Ask Us: Are hospital employees required to receive COVID-19 vaccine?

Published 10:26 am Monday, April 26, 2021

Editor’s note: Ask Us is a weekly feature published online Mondays and in print on Tuesdays. We’ll seek to answer your questions about items or trends in Rowan County. Have a question? Email it to askus@salisburypost.com.

Novant Health says staff members are not required to receive COVID-19 vaccines, but it has a goal of vaccinating 80% of staff members and has already topped 64%.

The health care company’s statement comes in response to a reader question about whether employees at Novant Health Rowan Medical Center are required to receive a COVID-19 vaccine. The 64% number is higher than the number of residents in the state who have received at least one dose of a vaccine — about 48% — and more than double Rowan County’s 24%.

The number of people in clinical roles have an even higher acceptance of the vaccine — 91% for physicians.

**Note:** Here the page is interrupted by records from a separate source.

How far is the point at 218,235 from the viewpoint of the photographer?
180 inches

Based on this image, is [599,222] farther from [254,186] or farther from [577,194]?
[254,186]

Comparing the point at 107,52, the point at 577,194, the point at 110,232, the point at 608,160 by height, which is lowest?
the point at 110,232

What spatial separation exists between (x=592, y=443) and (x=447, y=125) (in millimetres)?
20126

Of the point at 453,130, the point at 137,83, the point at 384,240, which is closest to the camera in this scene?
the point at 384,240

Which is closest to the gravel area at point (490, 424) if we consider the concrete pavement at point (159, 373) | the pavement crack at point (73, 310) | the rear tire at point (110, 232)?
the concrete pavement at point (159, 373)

In an emailed statement, a Novant Health spokesperson said the company put in place extensive measures for patient and staff safety before a vaccine arrived in December, including universal masking, enhanced cleaning, social distancing, visitor restrictions and screening of people who comes into facilities.

“Even though we have these safety parameters in place, it is our hope that every single team member at Novant Health gets the vaccine,” the company said in its emailed statement.

The company said it’s like health care systems across the country in seeing some staff members who do not want to be vaccinated.

“Our hope is that Novant Health team members will choose to model for our community and get immunized,” the company said in its emailed statement.

Novant Health said it’s offering bi-weekly calls with infections disease experts and pharmacists, sharing testimonials internally about people who have received the vaccine and bringing the vaccine to people at times that are convenient for them.

When will city hire director of Downtown Salisbury Inc.?

Nearly 10 months after Larissa Harper moved on from her role as director of Downtown Salisbury Inc. and city government’s downtown development director, her position is still not permanently filled.

One reader asked when the city of Salisbury will fill the position.

The answer, according to city officials, is there’s no firm date.

City Manager Lane Bailey says a recruitment process started two weeks ago after the city and the downtown organization finalized a memorandum of understanding. The two organizations worked to update the agreement for a few months, which produced the delay, Bailey said.

The director of DSI became a city employee in 2017 after previously being an employee of the independent nonprofit organization. Latoya Price is currently serving as interim director.